TEKST ->
§ §

Polski z zakładów Cegielskiego?!
widziałem coś podobnego na KRN w latach osiemdziesiątych(mógł być produkowany wcześniej)...tylko nie pamiétam imienia gościa,który bujał się po 'różyku' -Wiesio?!Grzesiek co też go znał odszedł był zeszłego maja...niestety.
Łowisz podobnym przepływanką ?
Kojarzy mi się, że na te kołowrotki mówiono Szyndle lub Szendle od nazwiska wytwórcy. W Poznaniu powstawały lub były to bardzo zbliżone kręciołki.
Poznań '70 zakłady Cegieskiego.....
Pan Szendel(może przekręciłem niechcący) w Poznaniu robił coś podobnego.Św. pamięci nestorowie łososiowania w Drawie, Podeszwa senior i Patrzykont znany koszykarz takimi kosili! Ponieważ poznałem obu w latach 70-tych to kołowrotki ktorych używali musiały być wyraźnie starsze.
Tak więc nawet jeśli nietrafione, sprzęt odlotowy.
pozdro-Paweł
Właśnie zauważyłem, że Rafał -thymalus wcześniej wpadł na trop.
Szyndla/Szendla oglądałem u śp. Andrzeja Pukackiego, który również opowiadał o wykorzystywaniu kołowrotków na Drawie przy połowie łososi. Miał piękne zdjęcie Janusza Patrzykonta z kapitalnym łososiem. Używano ich do spinningowania...

§ §

DANE ->
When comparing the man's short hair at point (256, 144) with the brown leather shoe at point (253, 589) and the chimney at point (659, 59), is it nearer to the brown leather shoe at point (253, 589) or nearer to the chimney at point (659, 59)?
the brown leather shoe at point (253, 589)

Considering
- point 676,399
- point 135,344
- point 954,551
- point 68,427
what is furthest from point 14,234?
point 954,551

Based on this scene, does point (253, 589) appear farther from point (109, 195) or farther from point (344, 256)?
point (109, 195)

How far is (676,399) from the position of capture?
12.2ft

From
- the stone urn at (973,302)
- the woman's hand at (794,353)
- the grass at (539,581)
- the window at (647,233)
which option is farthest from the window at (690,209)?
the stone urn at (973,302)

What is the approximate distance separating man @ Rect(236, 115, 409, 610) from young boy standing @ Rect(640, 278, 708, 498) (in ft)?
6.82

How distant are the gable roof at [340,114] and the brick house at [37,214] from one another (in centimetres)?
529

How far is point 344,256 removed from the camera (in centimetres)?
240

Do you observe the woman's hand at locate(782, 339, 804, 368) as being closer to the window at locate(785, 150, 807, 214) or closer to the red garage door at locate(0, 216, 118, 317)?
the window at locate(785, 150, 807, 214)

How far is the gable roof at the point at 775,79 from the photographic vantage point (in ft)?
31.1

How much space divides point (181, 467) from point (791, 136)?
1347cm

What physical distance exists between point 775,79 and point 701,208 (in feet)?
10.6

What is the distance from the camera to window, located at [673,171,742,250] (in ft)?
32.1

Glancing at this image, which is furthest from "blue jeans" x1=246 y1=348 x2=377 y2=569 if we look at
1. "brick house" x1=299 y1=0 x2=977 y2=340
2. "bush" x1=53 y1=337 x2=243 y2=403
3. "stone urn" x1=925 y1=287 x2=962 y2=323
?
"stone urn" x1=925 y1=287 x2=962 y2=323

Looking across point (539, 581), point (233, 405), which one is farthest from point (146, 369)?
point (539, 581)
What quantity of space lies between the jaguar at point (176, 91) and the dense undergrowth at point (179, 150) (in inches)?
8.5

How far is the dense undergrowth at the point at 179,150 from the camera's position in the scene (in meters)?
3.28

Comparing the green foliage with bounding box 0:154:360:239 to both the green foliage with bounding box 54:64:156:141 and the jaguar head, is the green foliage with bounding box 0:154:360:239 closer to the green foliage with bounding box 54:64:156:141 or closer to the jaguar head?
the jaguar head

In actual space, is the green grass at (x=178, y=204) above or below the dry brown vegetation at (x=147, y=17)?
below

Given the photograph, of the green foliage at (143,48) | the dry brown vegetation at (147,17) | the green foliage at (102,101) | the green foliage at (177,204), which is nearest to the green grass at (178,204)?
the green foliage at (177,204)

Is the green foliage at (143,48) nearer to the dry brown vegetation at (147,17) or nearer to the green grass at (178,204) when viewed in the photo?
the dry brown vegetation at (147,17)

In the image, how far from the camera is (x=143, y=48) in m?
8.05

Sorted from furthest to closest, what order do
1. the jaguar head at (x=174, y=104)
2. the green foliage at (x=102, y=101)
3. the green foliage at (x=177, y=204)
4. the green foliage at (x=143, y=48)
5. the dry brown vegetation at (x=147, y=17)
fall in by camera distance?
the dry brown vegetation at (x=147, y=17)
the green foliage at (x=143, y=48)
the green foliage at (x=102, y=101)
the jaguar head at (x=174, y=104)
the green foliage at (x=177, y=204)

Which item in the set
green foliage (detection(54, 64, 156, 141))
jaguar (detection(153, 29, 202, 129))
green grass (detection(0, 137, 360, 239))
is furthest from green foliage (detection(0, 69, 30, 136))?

§ §

CELE ->
1. Jak według tekstu o starych kołowrotkach nazywano te kołowrotki i skąd wzięła się ta nazwa?
2. Pisz dalej tekst o starych kołowrotkach, zaczynając zaraz po jego ostatnim zdaniu.
Dane są osobnym materiałem, niezależnym od tekstu.

OCZEKIWANE WYNIKI ->
1. Mówiono na nie Szyndle lub Szendle, od nazwiska wytwórcy.

2.
Koledzy... Myślę, że czas powiedzieć jak powstał ten kołowrotek. Wielu z Was bardzo dobrze skojarzyło ten model. Jego historia sięga drugiej połowy lat pięćdziesiątych, kiedy to poznańskie zakłady Hipolita Cegielskiego dysponowały chyba jednymi z najlepszych maszyn w Europie.. Trzech poznańskich pasjonatów wędkarstwa, pracujących w tamtejszych zakładach w roku 1957-58 postanowiło wykorzystać ten potencjał i zbudować kołowrotek. Jeden zajął się wykrawaniem, drugi toczeniem a trzeci mechaniką i złożeniem w całość. Kolega @darek1 był najbliższy rozwiązania zagadki (Grzesiek; nie z "Różala", ale z ulicy Różanej ). Jednej osoby nie pamiętam i nie wiem kto toczył a kto wykrawał, ale trzecią osobą był św. pamięci Jaruś Magdziarz (znany wytwórca świetnych błystek, zwanych Magdziarzówkami). "Wyprodukowali" 4-5 takich kołowrotków (przedstawiłem Wam jednego z nich). Poszli do Urzędu Patentowego i chcieli wykupić patent. Okazało się, że koszt patentu był porównywalny do kosztów zakupu 1/2 nowego samochodu (w realiach lat pięćdziesiątych było to coś nieosiągalnego). Nie było ich na to stać. Te kilka kołowrotków, to jedyne modele, jakie powstały. Ich jakość jest naprawdę imponująca.
W ten sposób "o mały włos" polski kołowrotek mógłby być jednym z najlepszych na świecie produktów wędkarskich, ale w historii naszego kraju podobnych scenariuszy mieliśmy już wiele...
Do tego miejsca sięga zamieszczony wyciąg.